The Düsseldorf's cartwheeler (Radschläger in German) is the oldest tradition of Düsseldorf and became one of their famous landmarks. This tradition was honoured in 1954 by the erection of a fountain, called Cartwheeler's Fountain, in Düsseldorf's Burgplatz.[1]
Origin of the legend and history
The origin of the custom cannot be pinned down to a single historic event, but several stories have appeared around it.
The best known version is the battle of Worringen. Adolf VIII, Count of Berg, defeated the Archbishop of Cologne in this battle in 1288. As a result of the victory, Düsseldorf received city rights. According to the story, the custom stems from the population and especially the children running for joy and making cartwheels on the streets .

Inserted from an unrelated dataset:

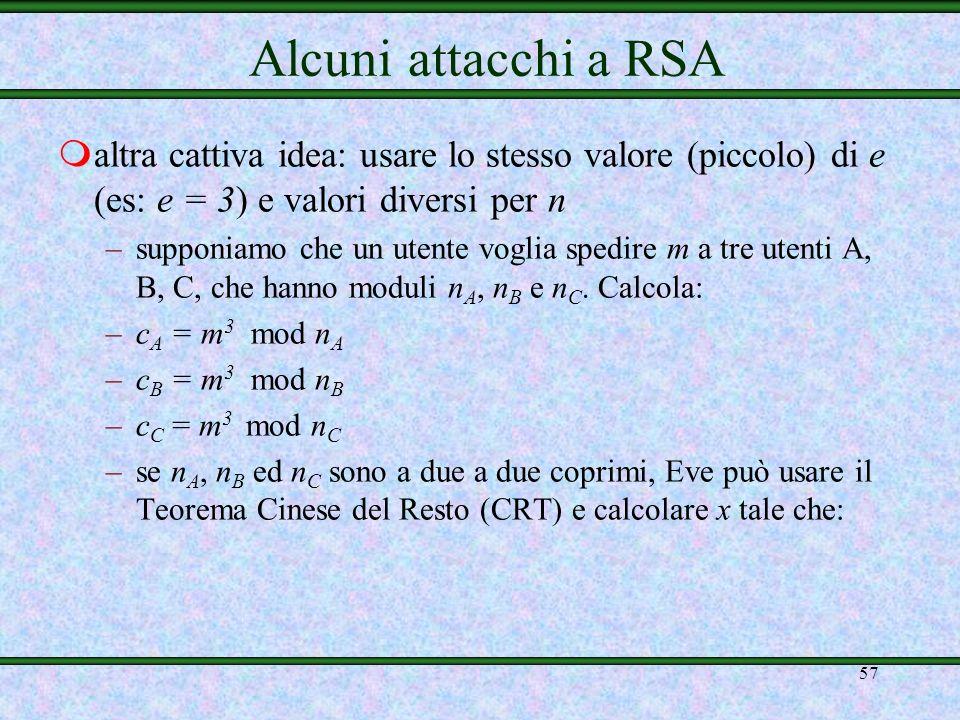 56 Alcuni attacchi a RSA –detti e 1 ed e 2 gli esponenti di cifratura, calcola: –se MCD(e 1, e 2 ) = 1 allora Eve, usando lalgoritmo di Euclide esteso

Another narrative style is about a wedding procession, in which the wedding carriage's wheel broke. To ward off the impending disaster, a boy jumped into a coach, and held the wheel. Whether the wedding was that of Jan Wellem and Anna Maria Luisa de' Medici or to the wedding of the Margravine Jakobea of Baden with Johann Wilhelm of Jülich-Cleves-Berg, is controversial. A further modification takes on these second wedding. The bride is supposed to have been very unhappy with her marriage, but the cartwheelers and their coach's skills would have made her laugh.
Late 19th century and early 20th century, many travelers came to the city for major exhibitions -the forerunners of today's fairs. The children discovered that cartwheels was a lucrative source of income, as the incoming bourgeois paid them up to a penny for what they thought was a "local and patriotic" symbol.
In 1945, after the war-evacuated Jan-Wellem monument was brought back to the city, not only torches and fanfare accompanied it, but also cartwheeling boys.
Cartwheels in Düsseldorf's cityscape
Cartwheelers are found in several fountains in the city. The best known is Radschlägerbrunnen (Cartwheeler Fountain) in the Burgplatz, created in 1954 by Alfred Zschorsch, with Hans Müller-Schlösser's inscription "Radschläger wolle mer blieve, wie jeck et de Minschen och drieve" ("We want to keep being cartwheelers, no matter how crazy the world might be").[1]
Friedrich Becker's Design from the late 1950s is the best known. His "Radschläger cube" from 1995 is now on Klosterstrasse in Düsseldorf.
In 2022, a sculpture based on his design was erected at the Düsseldorf University of Applied Sciences (HSD).
The tradition is notably kept alive by the Alde Düsseldorf civil society of 1920, who conducted the first cartwheeler competition on 17 October 1937. Since 1971, it was held annually by boys and girls in June on the Königsallee, and since 2006 on the Rheinwerft below the old town and has become an integral part in the Düsseldorf event program. More than 500 boys and girls participate each year.
In 2001, the project Radschläger-Kunst (Cartwheeler-Art) started, consisting in the creation of over 100 cartwheeler sculptures by professional and amateur artists. The sculptures, which used Saint Lambertus Church door knockers as a starting model, are two meters high and wide and have a depth of 30 centimeters. They were distributed in the urban area and only a part was purchased at the end of the year from private individuals or companies.